The Media Platform team is responsible for architecting and maintaining a highly competitive video transmission network. As an SRE, you will bridge the gap between development and operations, focusing on system reliability, performance optimization, and cost-efficiency. You will work on cutting-edge challenges related to low-latency streaming, distributed systems, and massive-scale data processing. If you thrive in a fast-paced environment and are driven by engineering excellence, we want to hear from you.
Tanggung Jawab
- Design, build, and maintain scalable infrastructure to support our global video transmission and media processing services.
- Optimize system performance and resource utilization to minimize operational costs while maintaining high availability.
- Automate infrastructure provisioning, monitoring, and incident response through robust tooling and CI/CD pipelines.
- Conduct deep-dive troubleshooting and root cause analysis for complex distributed system failures.
- Collaborate with cross-functional software engineering teams to define and maintain Service Level Objectives (SLOs).
- Proactively identify capacity bottlenecks and implement architectural improvements to support rapid traffic growth.
Kualifikasi
- Bachelor’s or Master’s degree in Computer Science, Engineering, or a related technical field.
- 3+ years of experience in SRE, DevOps, or Software Engineering roles, preferably within high-traffic environments.

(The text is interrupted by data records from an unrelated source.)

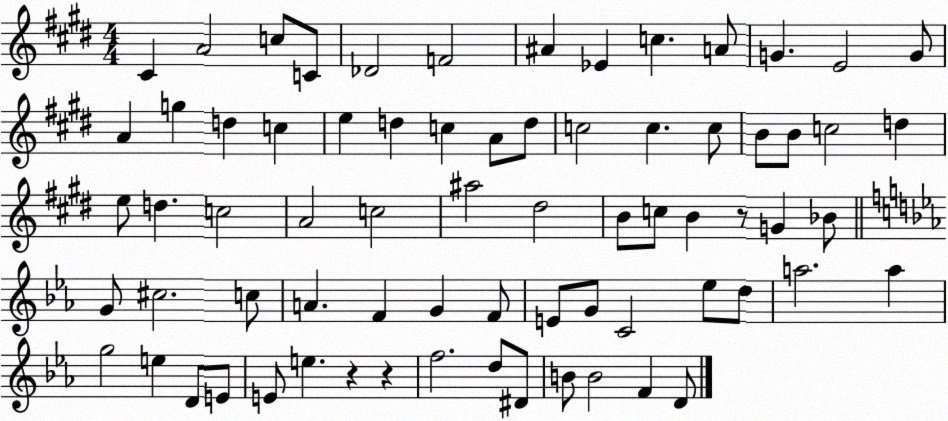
X:1
T:Untitled
M:4/4
L:1/4
K:E
^C A2 c/2 C/2 _D2 F2 ^A _E c A/2 G E2 G/2 A g d c e d c A/2 d/2 c2 c c/2 B/2 B/2 c2 d e/2 d c2 A2 c2 ^a2 ^d2 B/2 c/2 B z/2 G _B/2 G/2 ^c2 c/2 A F G F/2 E/2 G/2 C2 _e/2 d/2 a2 a g2 e D/2 E/2 E/2 e z z f2 d/2 ^D/2 B/2 B2 F D/2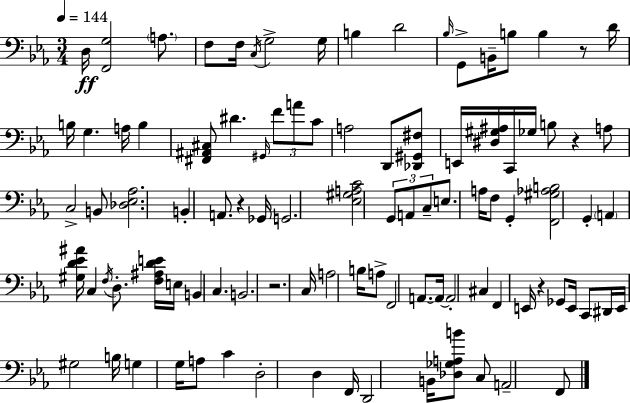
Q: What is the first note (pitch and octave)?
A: D3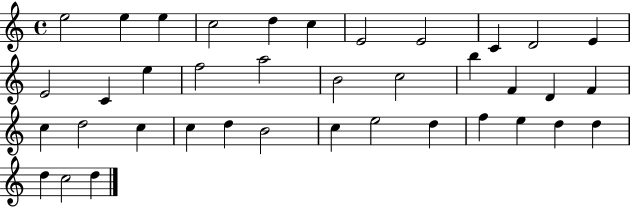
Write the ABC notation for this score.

X:1
T:Untitled
M:4/4
L:1/4
K:C
e2 e e c2 d c E2 E2 C D2 E E2 C e f2 a2 B2 c2 b F D F c d2 c c d B2 c e2 d f e d d d c2 d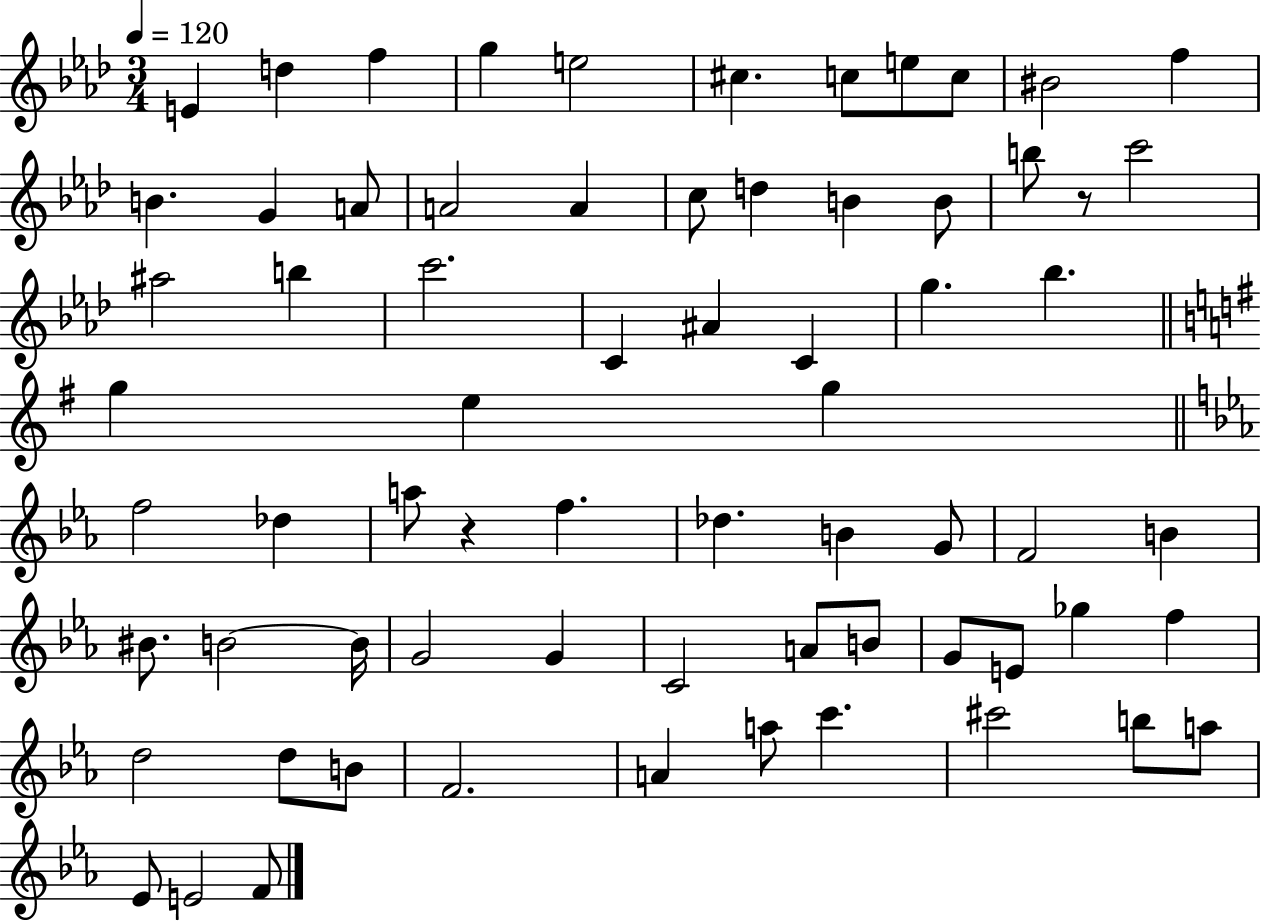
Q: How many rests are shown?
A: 2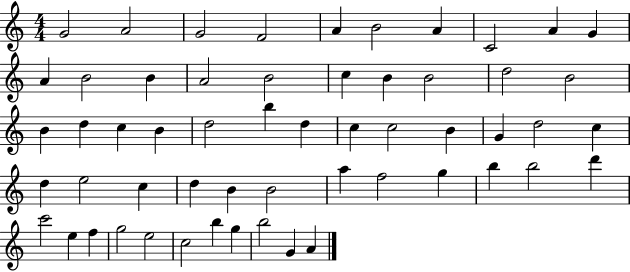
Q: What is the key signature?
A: C major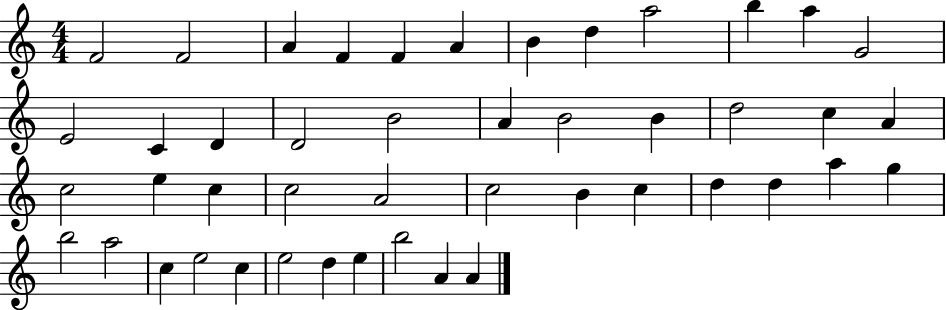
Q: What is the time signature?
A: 4/4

- Proficiency in programming languages such as Go, Python, C++, or Java.
- Deep understanding of Linux systems, networking protocols (TCP/IP, HTTP/HTTPS), and distributed system architecture.
- Hands-on experience with containerization and orchestration technologies, specifically Kubernetes and Docker.
- Experience with cloud infrastructure (AWS, GCP, or Azure) and monitoring stacks (Prometheus, Grafana, ELK).
- Strong analytical mindset with a proven ability to solve complex technical problems under pressure.